_Exercise instructions:_
- 1) Summarize the passage on Leonardo's Bacchus in two sentences.
- 2) Extend the passage on Leonardo's Bacchus beyond its final sentence.

--- begin Supplied text ---

The main problem with this information is that according to most authorities, the painting known today as Bacchus--the only painting of Leonardo's known by that title--would then have been called St. John the Baptist, as the title Bacchus wasn't given until the late 17th century after some overpainting of ivy and and a panther skin (http://en.wikipedia.org/wiki/Bacchus_%28Leonardo%29).
One possibility is that Alfonso thought there was a painting of Bacchus based on a drawing that Leonardo made, now called Young Bacchus and in the Academia Gallery in Venice. (Carles Lewis Hind, The Drawings of Leonardo da Vinci, http://ebooks.adelaide.edu.au/l/leonard ... /drawings/).

--- end Supplied text ---
--- begin Records supplied ---

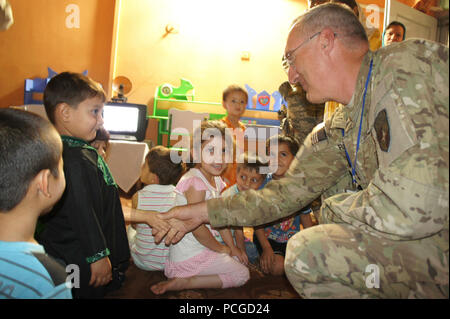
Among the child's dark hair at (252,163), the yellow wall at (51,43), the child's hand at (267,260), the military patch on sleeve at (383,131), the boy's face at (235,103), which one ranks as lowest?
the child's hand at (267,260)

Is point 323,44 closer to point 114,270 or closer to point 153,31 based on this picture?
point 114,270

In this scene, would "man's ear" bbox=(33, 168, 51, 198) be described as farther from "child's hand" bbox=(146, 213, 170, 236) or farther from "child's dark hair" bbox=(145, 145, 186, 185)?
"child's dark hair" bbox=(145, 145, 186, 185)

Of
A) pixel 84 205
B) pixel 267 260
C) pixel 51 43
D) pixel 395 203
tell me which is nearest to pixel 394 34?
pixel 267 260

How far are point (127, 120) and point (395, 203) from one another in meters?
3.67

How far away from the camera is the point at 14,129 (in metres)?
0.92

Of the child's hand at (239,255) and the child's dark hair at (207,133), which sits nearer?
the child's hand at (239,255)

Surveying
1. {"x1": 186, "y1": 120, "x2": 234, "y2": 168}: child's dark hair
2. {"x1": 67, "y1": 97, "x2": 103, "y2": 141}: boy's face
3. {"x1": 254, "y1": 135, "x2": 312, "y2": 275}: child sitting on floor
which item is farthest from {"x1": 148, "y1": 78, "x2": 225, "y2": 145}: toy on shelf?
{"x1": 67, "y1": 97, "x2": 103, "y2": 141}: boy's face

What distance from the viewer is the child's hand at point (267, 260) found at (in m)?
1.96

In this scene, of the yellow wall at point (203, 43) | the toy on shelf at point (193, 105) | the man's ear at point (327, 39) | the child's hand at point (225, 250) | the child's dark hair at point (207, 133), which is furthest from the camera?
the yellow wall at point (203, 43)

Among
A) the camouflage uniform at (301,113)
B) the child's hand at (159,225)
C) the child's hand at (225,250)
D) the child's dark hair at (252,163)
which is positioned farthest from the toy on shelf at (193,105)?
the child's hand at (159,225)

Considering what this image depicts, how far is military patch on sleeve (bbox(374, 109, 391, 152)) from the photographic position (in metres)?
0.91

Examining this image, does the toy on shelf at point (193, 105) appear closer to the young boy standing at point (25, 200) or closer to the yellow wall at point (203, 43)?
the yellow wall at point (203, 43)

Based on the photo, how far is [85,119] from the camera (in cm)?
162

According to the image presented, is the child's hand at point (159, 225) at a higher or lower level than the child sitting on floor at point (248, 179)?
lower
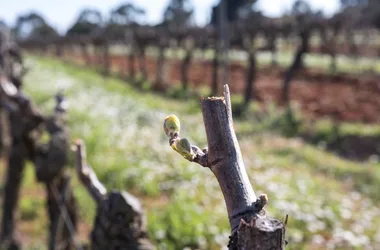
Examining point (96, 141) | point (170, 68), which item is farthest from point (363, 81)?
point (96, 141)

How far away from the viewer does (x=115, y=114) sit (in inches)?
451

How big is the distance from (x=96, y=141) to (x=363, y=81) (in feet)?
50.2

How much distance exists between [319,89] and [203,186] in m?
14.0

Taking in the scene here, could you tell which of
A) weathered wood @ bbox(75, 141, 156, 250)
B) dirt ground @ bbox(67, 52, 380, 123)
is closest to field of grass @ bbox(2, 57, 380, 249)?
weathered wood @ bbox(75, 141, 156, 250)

--- end Records supplied ---
--- begin Records supplied ---

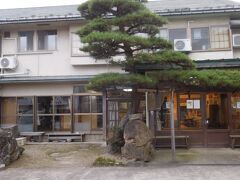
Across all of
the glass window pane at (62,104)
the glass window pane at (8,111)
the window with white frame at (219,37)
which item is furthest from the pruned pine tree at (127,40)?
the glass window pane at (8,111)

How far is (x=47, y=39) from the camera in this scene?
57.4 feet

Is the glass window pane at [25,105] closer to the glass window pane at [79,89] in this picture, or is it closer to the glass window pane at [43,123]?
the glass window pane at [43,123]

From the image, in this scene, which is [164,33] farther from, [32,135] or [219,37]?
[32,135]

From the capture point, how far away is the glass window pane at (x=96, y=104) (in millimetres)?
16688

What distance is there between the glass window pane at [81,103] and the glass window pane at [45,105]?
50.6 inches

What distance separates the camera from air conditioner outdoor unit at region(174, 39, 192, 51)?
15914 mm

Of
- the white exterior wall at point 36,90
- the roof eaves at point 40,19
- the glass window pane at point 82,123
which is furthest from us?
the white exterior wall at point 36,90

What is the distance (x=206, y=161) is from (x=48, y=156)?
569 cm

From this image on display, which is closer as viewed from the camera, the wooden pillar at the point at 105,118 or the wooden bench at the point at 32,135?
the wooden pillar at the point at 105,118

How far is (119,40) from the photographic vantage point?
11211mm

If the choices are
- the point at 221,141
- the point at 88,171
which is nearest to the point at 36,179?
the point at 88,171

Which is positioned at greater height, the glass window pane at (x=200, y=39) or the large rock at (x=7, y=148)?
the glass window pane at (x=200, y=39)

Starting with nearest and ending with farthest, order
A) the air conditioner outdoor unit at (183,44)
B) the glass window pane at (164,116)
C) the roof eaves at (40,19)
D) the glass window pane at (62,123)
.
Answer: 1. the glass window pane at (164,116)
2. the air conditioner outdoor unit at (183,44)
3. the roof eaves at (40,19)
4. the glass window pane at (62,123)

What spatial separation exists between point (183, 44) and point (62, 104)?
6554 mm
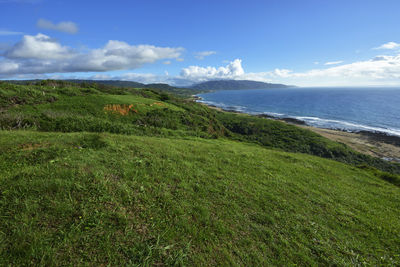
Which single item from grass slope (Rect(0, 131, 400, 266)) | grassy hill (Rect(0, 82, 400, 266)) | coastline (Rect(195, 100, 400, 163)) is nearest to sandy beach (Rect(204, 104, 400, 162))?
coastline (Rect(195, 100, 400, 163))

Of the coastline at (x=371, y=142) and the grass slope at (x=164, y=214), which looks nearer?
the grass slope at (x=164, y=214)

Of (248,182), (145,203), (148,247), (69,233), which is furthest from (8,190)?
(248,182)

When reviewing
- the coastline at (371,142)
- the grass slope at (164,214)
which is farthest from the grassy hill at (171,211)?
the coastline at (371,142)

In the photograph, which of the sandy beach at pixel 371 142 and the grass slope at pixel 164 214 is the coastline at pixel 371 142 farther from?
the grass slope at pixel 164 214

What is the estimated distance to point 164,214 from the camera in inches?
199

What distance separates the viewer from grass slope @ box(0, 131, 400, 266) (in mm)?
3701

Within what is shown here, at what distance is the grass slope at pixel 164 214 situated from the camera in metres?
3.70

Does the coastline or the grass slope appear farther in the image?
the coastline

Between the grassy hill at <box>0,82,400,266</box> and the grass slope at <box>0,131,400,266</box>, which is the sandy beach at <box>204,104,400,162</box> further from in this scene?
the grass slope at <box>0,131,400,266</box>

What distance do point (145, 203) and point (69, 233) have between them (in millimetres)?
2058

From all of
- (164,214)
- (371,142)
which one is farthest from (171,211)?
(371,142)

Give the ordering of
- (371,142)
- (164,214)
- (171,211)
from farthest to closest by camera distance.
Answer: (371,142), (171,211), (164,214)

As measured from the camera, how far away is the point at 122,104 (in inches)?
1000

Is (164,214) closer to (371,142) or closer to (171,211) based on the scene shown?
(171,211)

--- end Records supplied ---
--- begin Records supplied ---

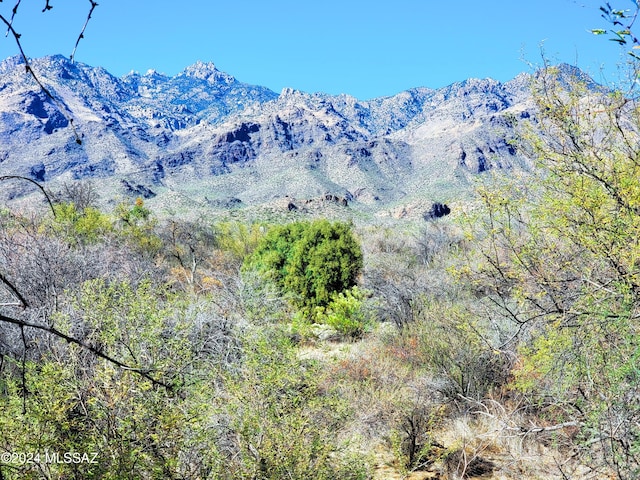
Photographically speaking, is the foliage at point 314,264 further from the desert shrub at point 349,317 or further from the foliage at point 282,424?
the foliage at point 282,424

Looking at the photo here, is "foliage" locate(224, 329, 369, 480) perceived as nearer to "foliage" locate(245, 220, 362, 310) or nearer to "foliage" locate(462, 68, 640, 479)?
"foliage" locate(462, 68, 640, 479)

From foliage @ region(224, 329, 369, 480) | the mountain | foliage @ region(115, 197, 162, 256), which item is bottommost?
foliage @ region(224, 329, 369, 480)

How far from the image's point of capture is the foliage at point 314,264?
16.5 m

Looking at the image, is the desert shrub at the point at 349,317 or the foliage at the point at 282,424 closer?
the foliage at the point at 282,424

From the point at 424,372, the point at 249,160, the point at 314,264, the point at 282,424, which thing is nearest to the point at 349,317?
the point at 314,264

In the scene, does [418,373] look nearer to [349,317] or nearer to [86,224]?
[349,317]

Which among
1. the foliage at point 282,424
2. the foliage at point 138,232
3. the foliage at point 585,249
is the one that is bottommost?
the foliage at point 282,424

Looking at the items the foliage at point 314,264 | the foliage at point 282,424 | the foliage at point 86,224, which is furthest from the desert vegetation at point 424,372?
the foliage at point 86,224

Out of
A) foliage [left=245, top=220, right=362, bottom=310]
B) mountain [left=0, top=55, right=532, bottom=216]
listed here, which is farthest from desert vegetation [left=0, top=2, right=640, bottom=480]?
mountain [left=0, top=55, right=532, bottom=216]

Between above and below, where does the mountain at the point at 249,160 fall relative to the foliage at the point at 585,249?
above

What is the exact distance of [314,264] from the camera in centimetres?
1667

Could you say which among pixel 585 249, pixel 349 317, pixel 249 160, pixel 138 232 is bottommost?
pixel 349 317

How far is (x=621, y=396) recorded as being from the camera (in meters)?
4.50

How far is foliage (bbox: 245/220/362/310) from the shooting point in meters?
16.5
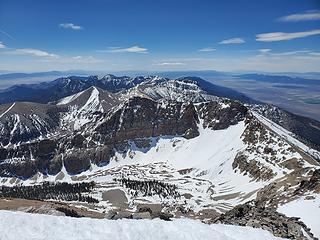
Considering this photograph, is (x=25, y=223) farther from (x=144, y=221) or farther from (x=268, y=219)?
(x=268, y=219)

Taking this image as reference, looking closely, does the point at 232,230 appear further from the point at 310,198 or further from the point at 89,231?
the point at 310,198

--- end Records supplied ---

_Responses per task:_
- 1) According to most authorities, the only Leonardo painting known as Bacchus would then have been called St. John the Baptist, because it received the title Bacchus only in the late 17th century, after ivy and a panther skin were added by overpainting. One possibility is that Alfonso thought there was a painting of Bacchus based on a Leonardo drawing now called Young Bacchus, which is in the Academia Gallery in Venice.

- 2)
Alfonso might have known about it from his sister Isabella. Hind notes that this Bacchus is "clothed in a costume, just peeping from the sketch, of a similar material to the dress of Isabella d’Este." But since this drawing is in Venice rather than the Louvre, it probably didn't go to Cardinal Rohan. Either there was some confusion, there is a lost painting that no one ever mentioned again, or even, the painting described in early 17th century France as of St. John the Baptist really was Bacchus in 1505.
Image

The result of Alfonso's desire for paintings on Bacchic themes is summed up by Charles Hope ("Titians and his Patrons", in Titian, Prince of Painters, ed. Susanna Biadene, p. 80):
Alfonso was one of those rare patrons with a real taste for painting and a shrewd judgment of artistic quality. The pictures he commissioned - re-creations of the kind of masterpieces admired in antiquity - had no close precedents in Venice; he acquired them purely for his own pleasure and sought the services of the best painters in Italy, first Giovannni Bellini, then Raphael and Fra' Bartolomeo, and finally Titian

That's enough for now.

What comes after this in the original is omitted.